[START OF Provided data]

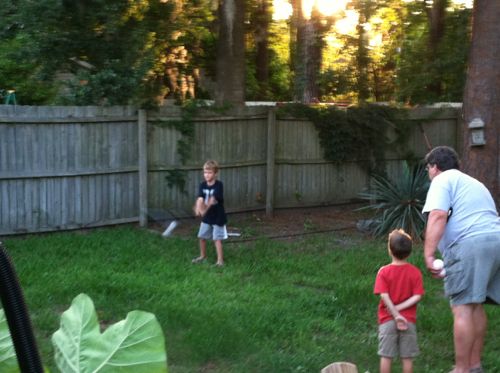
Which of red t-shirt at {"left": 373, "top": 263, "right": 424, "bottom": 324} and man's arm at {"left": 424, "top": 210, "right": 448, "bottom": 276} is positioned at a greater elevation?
man's arm at {"left": 424, "top": 210, "right": 448, "bottom": 276}

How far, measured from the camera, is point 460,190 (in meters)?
5.46

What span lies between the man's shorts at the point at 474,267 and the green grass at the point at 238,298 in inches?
34.7

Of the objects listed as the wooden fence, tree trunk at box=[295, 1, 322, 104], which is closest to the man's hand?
the wooden fence

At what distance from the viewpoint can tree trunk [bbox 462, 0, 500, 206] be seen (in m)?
10.7

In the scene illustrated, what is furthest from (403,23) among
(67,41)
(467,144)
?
(67,41)

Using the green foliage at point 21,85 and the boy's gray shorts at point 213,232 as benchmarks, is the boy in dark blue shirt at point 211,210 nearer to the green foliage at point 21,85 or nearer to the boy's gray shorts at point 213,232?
the boy's gray shorts at point 213,232

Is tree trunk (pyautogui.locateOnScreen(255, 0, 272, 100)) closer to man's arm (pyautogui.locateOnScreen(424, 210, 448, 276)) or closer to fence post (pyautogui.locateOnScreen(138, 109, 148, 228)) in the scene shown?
fence post (pyautogui.locateOnScreen(138, 109, 148, 228))

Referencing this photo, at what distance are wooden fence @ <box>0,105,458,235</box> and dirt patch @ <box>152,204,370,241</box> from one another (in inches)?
6.3

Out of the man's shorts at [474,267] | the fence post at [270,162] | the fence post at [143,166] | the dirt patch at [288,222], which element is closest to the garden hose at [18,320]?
the man's shorts at [474,267]

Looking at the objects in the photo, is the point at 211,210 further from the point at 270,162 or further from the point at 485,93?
the point at 485,93

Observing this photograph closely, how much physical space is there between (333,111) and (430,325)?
25.2 ft

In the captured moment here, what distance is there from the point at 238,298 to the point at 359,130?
7460 mm

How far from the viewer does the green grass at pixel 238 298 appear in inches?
240

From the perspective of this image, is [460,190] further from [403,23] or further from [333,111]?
[403,23]
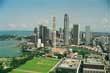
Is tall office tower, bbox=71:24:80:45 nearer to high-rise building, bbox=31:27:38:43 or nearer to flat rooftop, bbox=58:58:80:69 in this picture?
flat rooftop, bbox=58:58:80:69

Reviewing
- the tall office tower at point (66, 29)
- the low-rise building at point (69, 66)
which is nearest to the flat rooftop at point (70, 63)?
the low-rise building at point (69, 66)

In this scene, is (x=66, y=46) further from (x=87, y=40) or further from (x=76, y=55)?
(x=87, y=40)

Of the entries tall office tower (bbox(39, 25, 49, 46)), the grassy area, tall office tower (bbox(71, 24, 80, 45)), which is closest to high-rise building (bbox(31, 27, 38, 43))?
tall office tower (bbox(39, 25, 49, 46))

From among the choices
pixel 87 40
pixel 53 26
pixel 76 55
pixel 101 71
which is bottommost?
pixel 101 71

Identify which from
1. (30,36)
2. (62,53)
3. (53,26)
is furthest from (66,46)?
(30,36)

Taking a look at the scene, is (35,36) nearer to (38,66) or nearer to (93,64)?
(38,66)

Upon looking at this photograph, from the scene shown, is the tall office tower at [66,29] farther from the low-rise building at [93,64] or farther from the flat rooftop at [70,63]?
the low-rise building at [93,64]
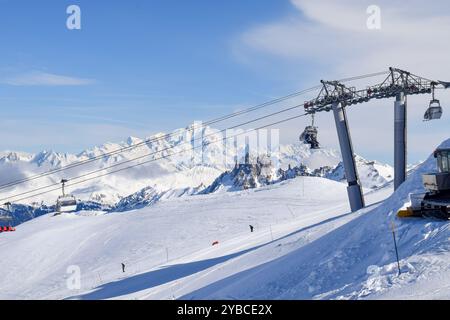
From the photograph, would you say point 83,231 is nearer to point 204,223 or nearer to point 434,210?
point 204,223

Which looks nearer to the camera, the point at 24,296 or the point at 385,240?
the point at 385,240

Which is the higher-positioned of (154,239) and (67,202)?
(67,202)

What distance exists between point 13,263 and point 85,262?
970 centimetres

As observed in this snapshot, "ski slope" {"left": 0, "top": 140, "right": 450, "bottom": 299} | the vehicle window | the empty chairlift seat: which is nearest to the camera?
"ski slope" {"left": 0, "top": 140, "right": 450, "bottom": 299}

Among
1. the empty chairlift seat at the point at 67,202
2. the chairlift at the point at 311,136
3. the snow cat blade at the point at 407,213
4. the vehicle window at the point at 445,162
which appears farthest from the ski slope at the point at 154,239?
the vehicle window at the point at 445,162

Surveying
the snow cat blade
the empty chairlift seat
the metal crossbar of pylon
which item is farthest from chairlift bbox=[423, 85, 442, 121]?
the empty chairlift seat

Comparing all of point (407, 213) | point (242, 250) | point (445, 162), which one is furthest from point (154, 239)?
point (407, 213)

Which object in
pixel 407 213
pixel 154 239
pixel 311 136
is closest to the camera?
pixel 407 213

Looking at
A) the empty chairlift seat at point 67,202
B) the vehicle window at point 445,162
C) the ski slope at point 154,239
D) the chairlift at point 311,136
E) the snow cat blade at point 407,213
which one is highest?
the chairlift at point 311,136

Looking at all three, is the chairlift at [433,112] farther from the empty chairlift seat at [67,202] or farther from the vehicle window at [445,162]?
the empty chairlift seat at [67,202]

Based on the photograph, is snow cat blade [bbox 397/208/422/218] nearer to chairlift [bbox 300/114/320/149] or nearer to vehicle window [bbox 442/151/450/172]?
vehicle window [bbox 442/151/450/172]

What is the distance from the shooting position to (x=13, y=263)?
51125 mm

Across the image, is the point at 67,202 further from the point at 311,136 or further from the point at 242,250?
the point at 311,136
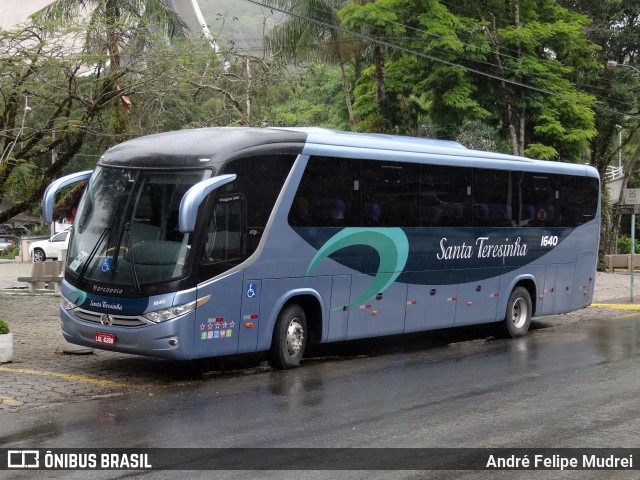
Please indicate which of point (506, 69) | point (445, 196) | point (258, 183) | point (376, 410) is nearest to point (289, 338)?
point (258, 183)

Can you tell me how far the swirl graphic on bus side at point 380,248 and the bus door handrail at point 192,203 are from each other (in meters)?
2.78

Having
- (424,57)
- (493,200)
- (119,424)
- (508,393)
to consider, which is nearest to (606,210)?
(424,57)

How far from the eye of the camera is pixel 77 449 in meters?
8.84

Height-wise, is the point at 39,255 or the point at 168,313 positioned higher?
the point at 168,313

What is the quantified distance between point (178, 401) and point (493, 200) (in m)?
8.81

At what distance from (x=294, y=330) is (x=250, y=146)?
2.82 metres

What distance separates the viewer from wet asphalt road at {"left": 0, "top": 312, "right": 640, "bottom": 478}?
30.2 ft

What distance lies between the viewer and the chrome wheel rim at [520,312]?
63.4 ft

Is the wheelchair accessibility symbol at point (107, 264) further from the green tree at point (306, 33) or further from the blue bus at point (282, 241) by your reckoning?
the green tree at point (306, 33)

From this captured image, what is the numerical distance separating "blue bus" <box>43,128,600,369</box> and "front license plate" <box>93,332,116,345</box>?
2 cm

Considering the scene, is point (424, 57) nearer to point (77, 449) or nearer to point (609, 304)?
point (609, 304)

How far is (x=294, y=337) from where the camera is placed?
14.4 m

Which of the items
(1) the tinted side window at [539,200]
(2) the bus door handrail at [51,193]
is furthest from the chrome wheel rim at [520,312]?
(2) the bus door handrail at [51,193]

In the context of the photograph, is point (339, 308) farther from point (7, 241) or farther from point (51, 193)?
point (7, 241)
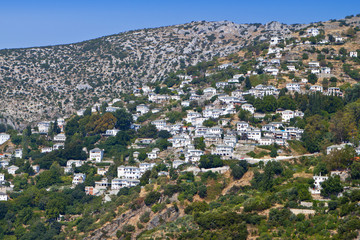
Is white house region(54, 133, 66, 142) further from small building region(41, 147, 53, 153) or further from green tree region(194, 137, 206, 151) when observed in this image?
green tree region(194, 137, 206, 151)

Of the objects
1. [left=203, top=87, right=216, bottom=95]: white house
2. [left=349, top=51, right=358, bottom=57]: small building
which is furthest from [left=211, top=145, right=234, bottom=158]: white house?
[left=349, top=51, right=358, bottom=57]: small building

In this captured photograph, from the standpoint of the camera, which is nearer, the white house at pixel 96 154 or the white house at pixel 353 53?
the white house at pixel 96 154

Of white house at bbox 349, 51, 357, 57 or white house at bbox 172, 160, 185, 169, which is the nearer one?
white house at bbox 172, 160, 185, 169

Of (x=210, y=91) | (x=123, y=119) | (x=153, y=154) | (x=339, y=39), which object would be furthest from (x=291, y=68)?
(x=153, y=154)

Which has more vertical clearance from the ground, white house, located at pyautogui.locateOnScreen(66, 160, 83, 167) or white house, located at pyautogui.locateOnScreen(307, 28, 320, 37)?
white house, located at pyautogui.locateOnScreen(307, 28, 320, 37)

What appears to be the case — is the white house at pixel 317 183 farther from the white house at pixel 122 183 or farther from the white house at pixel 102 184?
the white house at pixel 102 184

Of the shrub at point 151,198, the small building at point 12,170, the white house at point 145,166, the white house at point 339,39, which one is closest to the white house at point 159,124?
the white house at point 145,166

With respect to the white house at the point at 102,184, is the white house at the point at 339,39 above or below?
above
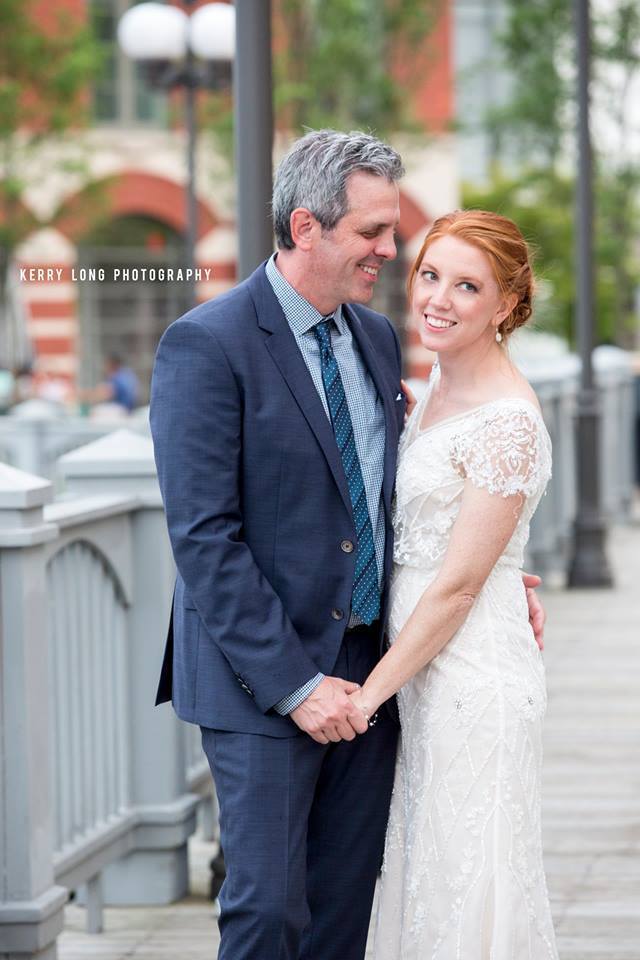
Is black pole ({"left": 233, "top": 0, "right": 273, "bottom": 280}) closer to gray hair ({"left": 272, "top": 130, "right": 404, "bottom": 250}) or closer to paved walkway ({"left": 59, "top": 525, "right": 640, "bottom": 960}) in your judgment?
gray hair ({"left": 272, "top": 130, "right": 404, "bottom": 250})

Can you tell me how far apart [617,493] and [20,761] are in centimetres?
1377

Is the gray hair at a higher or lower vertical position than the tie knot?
higher

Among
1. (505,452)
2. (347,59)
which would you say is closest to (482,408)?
(505,452)

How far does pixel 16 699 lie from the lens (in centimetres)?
422

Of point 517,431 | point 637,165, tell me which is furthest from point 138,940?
point 637,165

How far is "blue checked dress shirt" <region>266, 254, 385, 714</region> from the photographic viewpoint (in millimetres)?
3562

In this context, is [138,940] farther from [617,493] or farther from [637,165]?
[637,165]

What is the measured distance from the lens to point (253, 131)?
5254 millimetres

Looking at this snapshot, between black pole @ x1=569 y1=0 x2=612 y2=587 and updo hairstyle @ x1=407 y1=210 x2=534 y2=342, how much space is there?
9.03 m

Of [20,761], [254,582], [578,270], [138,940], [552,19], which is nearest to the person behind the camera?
[254,582]

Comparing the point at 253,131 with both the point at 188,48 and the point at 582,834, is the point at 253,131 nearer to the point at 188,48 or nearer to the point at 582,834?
the point at 582,834

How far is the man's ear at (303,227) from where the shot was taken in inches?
134

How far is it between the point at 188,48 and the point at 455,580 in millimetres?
11254

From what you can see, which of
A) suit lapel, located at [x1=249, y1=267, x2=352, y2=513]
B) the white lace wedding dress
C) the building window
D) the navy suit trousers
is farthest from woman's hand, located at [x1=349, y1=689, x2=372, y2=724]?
the building window
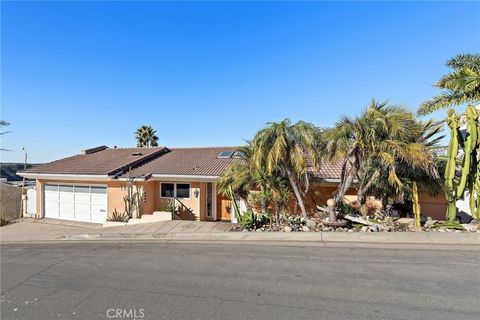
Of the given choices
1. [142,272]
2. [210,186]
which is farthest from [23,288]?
[210,186]

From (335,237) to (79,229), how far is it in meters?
13.4

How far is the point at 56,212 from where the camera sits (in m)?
19.5

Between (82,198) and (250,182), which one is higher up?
(250,182)

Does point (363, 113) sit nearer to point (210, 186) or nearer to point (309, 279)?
point (309, 279)

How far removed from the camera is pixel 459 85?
1139 centimetres

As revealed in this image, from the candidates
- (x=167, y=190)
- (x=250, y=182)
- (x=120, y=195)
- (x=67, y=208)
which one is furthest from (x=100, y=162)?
(x=250, y=182)

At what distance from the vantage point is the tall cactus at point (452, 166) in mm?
10664

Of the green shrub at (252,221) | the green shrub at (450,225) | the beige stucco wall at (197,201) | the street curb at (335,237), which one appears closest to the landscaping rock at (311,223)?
the street curb at (335,237)

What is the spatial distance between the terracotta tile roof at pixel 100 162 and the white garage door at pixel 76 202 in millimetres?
1074

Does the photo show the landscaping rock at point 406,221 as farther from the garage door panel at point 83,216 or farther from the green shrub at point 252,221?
the garage door panel at point 83,216

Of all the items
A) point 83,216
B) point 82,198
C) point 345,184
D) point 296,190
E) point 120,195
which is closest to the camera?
point 345,184

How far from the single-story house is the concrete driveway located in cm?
153

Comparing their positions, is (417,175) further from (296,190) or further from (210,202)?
(210,202)

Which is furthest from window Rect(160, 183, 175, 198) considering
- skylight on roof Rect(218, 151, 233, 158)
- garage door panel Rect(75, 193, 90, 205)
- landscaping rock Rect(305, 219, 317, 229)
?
landscaping rock Rect(305, 219, 317, 229)
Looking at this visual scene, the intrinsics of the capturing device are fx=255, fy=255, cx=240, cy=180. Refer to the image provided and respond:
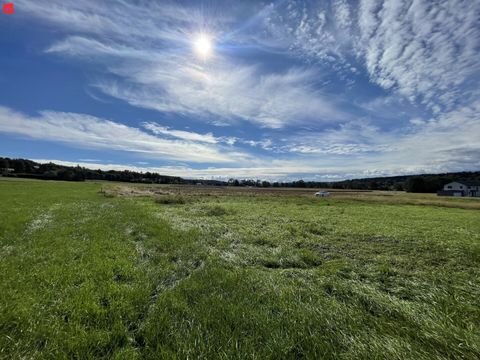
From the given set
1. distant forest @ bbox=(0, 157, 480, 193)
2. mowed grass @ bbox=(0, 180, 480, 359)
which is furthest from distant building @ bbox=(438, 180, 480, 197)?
mowed grass @ bbox=(0, 180, 480, 359)

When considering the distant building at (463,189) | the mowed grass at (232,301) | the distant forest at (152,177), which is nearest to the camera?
the mowed grass at (232,301)

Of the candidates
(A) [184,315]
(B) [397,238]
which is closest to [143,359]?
(A) [184,315]

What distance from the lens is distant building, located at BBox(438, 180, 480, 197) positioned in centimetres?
10750

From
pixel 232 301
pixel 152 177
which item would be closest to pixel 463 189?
pixel 232 301

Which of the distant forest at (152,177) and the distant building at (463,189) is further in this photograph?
the distant forest at (152,177)

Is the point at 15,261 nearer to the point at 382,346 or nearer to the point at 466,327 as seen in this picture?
the point at 382,346

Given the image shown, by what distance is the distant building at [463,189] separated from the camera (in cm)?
10750

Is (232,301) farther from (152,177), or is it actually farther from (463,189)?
(152,177)

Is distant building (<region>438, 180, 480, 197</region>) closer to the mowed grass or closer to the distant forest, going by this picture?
the distant forest

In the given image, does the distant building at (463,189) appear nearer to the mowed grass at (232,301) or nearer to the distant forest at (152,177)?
the distant forest at (152,177)

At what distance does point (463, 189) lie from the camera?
11056 cm

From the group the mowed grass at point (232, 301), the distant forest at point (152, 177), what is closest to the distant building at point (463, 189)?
the distant forest at point (152, 177)

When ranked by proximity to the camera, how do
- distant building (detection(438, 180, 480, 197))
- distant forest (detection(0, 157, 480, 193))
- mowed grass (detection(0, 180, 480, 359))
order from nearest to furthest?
mowed grass (detection(0, 180, 480, 359)) → distant building (detection(438, 180, 480, 197)) → distant forest (detection(0, 157, 480, 193))

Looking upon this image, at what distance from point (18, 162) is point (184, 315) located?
192 m
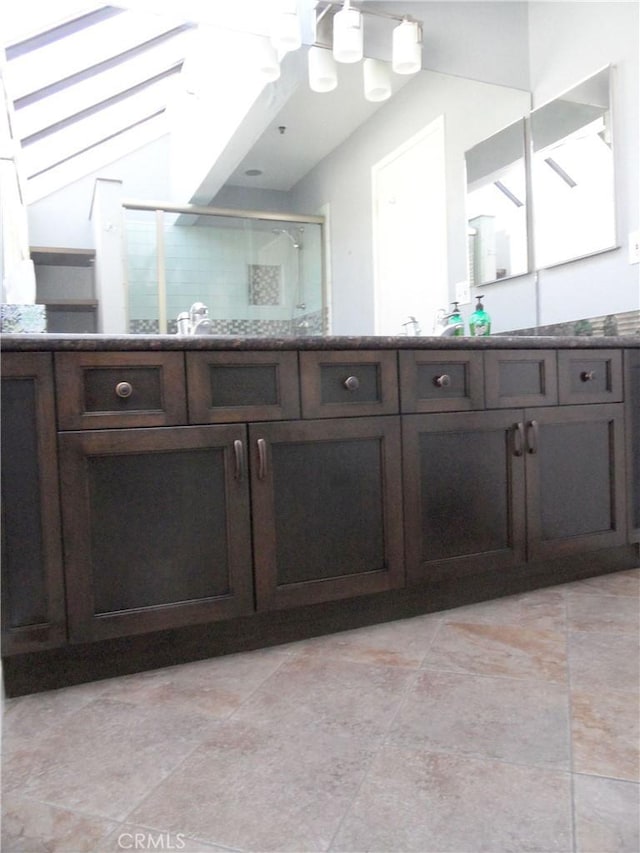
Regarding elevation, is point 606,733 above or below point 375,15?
below

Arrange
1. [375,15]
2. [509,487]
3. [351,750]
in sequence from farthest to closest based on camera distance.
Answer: [375,15]
[509,487]
[351,750]

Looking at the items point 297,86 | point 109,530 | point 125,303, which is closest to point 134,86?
point 297,86

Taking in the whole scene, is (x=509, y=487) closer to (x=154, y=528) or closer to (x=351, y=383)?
(x=351, y=383)

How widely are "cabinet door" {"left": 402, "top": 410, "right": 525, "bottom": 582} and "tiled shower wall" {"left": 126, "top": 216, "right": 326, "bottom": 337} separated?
0.75 metres

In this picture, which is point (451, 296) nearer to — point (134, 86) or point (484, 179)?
point (484, 179)

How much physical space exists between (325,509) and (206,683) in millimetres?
504

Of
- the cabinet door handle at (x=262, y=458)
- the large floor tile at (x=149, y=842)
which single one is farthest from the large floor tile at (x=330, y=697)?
the cabinet door handle at (x=262, y=458)

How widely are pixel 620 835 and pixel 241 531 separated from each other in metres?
0.94

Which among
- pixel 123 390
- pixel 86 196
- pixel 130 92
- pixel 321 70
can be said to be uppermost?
pixel 321 70

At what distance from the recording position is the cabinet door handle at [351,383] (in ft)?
5.18

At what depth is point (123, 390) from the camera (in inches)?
53.2

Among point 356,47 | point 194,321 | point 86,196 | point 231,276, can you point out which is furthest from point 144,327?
point 356,47

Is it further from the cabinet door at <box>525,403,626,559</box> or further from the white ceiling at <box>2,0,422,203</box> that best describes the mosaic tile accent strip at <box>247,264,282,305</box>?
the cabinet door at <box>525,403,626,559</box>

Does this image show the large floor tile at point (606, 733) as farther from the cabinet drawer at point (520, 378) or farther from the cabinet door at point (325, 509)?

[END OF Provided data]

Written exercise - Only the lines from the one containing "Which among" to the end of the listing belong in the output, each reproduced exactly.

Finished answer -
Which among
- pixel 123 390
- pixel 86 196
- pixel 130 92
- pixel 321 70
can be said to be uppermost?
pixel 321 70

At what distance from the recording position is the cabinet door handle at [351,383] (in ft)?
5.18

At what depth is point (123, 390) from the camera (in inches)?
53.2

Among point 356,47 | point 194,321 | point 86,196 | point 231,276, can you point out which is furthest from point 144,327?
point 356,47

Is it further from the cabinet door at <box>525,403,626,559</box> or further from the white ceiling at <box>2,0,422,203</box> that best describes the mosaic tile accent strip at <box>247,264,282,305</box>?
the cabinet door at <box>525,403,626,559</box>

Does this image show the large floor tile at point (606, 733) as farther from the cabinet drawer at point (520, 378) or farther from the cabinet door at point (325, 509)?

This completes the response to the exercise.